• EXERCISE DETAILS
Every line from the beginning of the data through the line containing "Сохранение проблем, сложившихся" should be reproduced exactly, and no further lines should be output.

• Data extracted from a collection
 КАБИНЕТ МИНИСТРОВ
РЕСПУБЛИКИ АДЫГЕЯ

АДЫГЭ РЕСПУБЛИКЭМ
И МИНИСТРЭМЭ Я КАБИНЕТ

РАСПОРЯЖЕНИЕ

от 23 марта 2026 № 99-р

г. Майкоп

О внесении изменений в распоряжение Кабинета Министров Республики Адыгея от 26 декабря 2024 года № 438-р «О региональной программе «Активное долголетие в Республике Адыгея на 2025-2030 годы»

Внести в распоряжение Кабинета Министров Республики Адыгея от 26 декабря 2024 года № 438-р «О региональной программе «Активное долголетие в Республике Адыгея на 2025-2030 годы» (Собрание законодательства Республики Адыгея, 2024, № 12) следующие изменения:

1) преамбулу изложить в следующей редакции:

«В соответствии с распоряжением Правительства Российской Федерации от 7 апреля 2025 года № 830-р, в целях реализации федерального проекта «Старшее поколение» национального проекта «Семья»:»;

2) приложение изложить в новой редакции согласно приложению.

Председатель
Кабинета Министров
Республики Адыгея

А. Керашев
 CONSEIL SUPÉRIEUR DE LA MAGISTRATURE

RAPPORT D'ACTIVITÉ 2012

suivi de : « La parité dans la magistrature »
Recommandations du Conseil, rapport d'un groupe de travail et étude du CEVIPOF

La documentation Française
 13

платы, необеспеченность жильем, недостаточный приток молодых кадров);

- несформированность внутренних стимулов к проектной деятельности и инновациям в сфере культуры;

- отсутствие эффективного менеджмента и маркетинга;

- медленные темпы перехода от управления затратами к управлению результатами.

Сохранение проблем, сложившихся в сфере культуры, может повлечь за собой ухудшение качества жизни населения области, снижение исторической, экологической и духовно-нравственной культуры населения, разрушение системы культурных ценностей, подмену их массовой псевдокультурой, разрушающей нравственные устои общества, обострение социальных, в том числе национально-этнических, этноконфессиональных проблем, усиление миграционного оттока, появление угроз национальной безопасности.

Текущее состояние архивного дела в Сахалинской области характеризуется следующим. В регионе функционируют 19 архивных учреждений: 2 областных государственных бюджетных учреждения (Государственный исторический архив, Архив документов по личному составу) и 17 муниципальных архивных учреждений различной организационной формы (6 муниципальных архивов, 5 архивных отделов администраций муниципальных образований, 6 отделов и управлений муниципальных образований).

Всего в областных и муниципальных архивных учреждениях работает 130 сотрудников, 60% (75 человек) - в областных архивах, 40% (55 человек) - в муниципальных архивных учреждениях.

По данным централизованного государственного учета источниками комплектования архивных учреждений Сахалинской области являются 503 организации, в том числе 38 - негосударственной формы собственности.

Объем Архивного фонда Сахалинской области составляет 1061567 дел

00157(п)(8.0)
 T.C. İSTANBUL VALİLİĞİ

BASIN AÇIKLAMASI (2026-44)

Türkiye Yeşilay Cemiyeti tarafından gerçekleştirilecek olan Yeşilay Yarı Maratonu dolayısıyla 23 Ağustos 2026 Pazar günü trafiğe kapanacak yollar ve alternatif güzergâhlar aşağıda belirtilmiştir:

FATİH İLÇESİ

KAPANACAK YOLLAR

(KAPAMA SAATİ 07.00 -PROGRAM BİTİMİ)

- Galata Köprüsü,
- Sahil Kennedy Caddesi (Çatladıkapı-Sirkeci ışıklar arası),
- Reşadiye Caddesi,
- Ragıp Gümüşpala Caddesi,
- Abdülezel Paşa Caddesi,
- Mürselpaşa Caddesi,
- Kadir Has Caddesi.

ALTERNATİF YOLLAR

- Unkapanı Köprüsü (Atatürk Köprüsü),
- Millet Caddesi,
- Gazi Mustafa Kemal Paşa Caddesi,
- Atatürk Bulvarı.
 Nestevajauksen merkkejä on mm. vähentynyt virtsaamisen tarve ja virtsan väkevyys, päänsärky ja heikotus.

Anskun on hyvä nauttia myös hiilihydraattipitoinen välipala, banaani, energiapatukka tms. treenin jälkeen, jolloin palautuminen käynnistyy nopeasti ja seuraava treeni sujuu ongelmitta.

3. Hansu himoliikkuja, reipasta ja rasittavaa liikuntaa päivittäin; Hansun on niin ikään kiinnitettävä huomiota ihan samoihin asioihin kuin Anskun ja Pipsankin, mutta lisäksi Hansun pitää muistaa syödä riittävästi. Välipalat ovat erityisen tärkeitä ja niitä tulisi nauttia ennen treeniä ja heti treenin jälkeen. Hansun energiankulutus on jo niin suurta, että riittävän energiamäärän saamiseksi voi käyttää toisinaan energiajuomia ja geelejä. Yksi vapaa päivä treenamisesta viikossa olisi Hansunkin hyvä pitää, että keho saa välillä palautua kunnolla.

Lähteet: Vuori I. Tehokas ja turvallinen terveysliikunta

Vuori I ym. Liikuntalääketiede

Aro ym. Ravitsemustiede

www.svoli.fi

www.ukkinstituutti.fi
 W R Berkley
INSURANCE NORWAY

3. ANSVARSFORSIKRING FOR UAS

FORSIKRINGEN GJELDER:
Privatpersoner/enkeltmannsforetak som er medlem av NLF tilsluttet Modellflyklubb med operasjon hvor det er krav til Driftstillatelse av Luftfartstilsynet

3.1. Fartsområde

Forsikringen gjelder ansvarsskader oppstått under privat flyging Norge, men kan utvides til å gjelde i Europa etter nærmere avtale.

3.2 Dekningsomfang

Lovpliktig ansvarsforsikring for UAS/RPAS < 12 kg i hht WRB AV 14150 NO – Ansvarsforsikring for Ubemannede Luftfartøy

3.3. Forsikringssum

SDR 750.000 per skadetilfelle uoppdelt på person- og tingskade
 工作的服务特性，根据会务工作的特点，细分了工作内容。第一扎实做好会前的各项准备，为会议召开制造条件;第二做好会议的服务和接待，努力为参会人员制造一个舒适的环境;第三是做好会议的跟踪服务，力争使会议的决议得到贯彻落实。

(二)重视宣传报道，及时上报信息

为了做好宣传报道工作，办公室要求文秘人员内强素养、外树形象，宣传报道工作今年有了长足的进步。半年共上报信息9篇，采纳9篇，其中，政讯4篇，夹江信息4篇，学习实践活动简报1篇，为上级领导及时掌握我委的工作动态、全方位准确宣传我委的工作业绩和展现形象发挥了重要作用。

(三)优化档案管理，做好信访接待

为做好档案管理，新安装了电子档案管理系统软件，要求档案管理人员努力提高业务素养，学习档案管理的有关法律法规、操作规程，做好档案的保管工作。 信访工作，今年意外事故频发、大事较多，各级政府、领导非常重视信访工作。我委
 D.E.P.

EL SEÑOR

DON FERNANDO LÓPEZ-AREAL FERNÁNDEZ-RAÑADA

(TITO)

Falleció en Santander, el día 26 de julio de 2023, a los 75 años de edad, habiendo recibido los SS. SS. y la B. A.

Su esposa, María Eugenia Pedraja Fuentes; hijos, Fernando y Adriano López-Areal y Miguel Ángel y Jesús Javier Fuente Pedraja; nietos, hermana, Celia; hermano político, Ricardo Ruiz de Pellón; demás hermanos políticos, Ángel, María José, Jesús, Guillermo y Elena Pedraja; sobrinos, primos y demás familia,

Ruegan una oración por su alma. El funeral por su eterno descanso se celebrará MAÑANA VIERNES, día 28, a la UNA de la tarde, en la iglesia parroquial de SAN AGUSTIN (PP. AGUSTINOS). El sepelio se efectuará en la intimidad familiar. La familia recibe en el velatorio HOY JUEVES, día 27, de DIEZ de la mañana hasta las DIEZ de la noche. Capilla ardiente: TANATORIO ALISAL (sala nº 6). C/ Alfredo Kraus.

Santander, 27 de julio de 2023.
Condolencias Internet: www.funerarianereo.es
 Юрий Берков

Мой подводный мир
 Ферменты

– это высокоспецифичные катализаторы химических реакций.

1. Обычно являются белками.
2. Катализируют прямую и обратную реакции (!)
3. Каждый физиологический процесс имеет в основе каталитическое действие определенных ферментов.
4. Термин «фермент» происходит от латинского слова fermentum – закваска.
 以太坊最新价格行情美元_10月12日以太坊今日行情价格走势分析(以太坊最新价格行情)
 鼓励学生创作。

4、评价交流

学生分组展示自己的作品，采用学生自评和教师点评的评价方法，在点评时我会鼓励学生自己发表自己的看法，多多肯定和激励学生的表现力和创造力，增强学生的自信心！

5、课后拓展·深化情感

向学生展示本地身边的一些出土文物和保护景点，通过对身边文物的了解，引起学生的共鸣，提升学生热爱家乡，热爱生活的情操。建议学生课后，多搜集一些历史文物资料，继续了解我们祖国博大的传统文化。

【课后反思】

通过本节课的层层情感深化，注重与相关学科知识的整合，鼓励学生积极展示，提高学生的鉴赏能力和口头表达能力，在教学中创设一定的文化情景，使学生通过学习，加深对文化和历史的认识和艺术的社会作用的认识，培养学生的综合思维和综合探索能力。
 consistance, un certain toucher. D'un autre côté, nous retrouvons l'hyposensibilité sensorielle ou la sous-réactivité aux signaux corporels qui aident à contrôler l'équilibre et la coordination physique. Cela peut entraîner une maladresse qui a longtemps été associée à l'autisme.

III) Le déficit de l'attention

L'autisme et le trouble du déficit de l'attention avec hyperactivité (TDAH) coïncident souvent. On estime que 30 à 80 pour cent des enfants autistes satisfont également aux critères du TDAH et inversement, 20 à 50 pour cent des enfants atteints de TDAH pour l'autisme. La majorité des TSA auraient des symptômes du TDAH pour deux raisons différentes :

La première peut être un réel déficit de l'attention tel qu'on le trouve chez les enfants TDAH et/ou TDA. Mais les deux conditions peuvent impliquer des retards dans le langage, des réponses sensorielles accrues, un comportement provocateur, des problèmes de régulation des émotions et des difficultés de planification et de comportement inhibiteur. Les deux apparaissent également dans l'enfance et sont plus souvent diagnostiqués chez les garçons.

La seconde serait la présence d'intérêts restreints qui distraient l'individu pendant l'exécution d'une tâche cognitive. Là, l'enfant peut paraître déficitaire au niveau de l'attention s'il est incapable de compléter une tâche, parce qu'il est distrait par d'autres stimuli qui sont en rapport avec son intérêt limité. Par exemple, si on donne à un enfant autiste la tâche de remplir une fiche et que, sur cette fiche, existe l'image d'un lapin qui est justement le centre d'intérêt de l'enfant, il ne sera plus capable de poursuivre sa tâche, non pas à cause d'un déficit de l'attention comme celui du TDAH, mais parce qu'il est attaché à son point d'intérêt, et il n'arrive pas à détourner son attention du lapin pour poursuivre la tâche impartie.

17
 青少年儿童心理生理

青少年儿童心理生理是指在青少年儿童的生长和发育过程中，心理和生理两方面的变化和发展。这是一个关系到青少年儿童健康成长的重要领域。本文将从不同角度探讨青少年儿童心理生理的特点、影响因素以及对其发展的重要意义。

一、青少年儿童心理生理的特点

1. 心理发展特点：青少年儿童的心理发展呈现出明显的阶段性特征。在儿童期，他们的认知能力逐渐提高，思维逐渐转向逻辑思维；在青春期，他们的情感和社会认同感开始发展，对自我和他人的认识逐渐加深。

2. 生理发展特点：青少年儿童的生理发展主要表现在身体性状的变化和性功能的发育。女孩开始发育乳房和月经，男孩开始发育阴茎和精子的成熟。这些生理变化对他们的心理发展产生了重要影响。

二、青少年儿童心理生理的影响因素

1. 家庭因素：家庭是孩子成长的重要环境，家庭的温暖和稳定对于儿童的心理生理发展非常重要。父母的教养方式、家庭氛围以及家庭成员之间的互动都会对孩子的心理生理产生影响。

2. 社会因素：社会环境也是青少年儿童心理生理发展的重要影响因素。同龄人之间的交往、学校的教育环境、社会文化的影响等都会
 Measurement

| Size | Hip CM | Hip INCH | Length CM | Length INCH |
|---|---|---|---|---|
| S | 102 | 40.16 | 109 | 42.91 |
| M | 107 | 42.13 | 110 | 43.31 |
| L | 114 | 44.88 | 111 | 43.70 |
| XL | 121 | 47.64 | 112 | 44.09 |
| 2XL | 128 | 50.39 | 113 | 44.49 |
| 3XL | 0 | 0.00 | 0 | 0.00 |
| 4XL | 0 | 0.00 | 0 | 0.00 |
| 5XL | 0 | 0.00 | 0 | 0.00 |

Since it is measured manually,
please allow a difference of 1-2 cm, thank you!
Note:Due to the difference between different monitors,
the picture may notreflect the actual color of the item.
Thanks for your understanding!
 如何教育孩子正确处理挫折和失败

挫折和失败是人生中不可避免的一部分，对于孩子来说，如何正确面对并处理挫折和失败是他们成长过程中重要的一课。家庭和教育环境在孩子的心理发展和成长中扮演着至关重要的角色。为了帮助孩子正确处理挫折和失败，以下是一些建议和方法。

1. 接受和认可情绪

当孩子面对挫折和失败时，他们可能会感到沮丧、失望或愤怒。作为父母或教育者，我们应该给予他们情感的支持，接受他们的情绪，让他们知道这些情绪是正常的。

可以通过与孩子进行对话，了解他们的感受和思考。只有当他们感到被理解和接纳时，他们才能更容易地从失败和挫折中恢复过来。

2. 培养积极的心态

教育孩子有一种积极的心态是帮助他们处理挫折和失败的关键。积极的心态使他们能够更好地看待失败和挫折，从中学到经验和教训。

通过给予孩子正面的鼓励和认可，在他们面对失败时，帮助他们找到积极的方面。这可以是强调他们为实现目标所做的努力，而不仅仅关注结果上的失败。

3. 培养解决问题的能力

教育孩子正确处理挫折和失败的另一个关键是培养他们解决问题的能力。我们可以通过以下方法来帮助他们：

• REPLY TO THE TASK
 КАБИНЕТ МИНИСТРОВ
РЕСПУБЛИКИ АДЫГЕЯ

АДЫГЭ РЕСПУБЛИКЭМ
И МИНИСТРЭМЭ Я КАБИНЕТ

РАСПОРЯЖЕНИЕ

от 23 марта 2026 № 99-р

г. Майкоп

О внесении изменений в распоряжение Кабинета Министров Республики Адыгея от 26 декабря 2024 года № 438-р «О региональной программе «Активное долголетие в Республике Адыгея на 2025-2030 годы»

Внести в распоряжение Кабинета Министров Республики Адыгея от 26 декабря 2024 года № 438-р «О региональной программе «Активное долголетие в Республике Адыгея на 2025-2030 годы» (Собрание законодательства Республики Адыгея, 2024, № 12) следующие изменения:

1) преамбулу изложить в следующей редакции:

«В соответствии с распоряжением Правительства Российской Федерации от 7 апреля 2025 года № 830-р, в целях реализации федерального проекта «Старшее поколение» национального проекта «Семья»:»;

2) приложение изложить в новой редакции согласно приложению.

Председатель
Кабинета Министров
Республики Адыгея

А. Керашев
 CONSEIL SUPÉRIEUR DE LA MAGISTRATURE

RAPPORT D'ACTIVITÉ 2012

suivi de : « La parité dans la magistrature »
Recommandations du Conseil, rapport d'un groupe de travail et étude du CEVIPOF

La documentation Française
 13

платы, необеспеченность жильем, недостаточный приток молодых кадров);

- несформированность внутренних стимулов к проектной деятельности и инновациям в сфере культуры;

- отсутствие эффективного менеджмента и маркетинга;

- медленные темпы перехода от управления затратами к управлению результатами.

Сохранение проблем, сложившихся в сфере культуры, может повлечь за собой ухудшение качества жизни населения области, снижение исторической, экологической и духовно-нравственной культуры населения, разрушение системы культурных ценностей, подмену их массовой псевдокультурой, разрушающей нравственные устои общества, обострение социальных, в том числе национально-этнических, этноконфессиональных проблем, усиление миграционного оттока, появление угроз национальной безопасности.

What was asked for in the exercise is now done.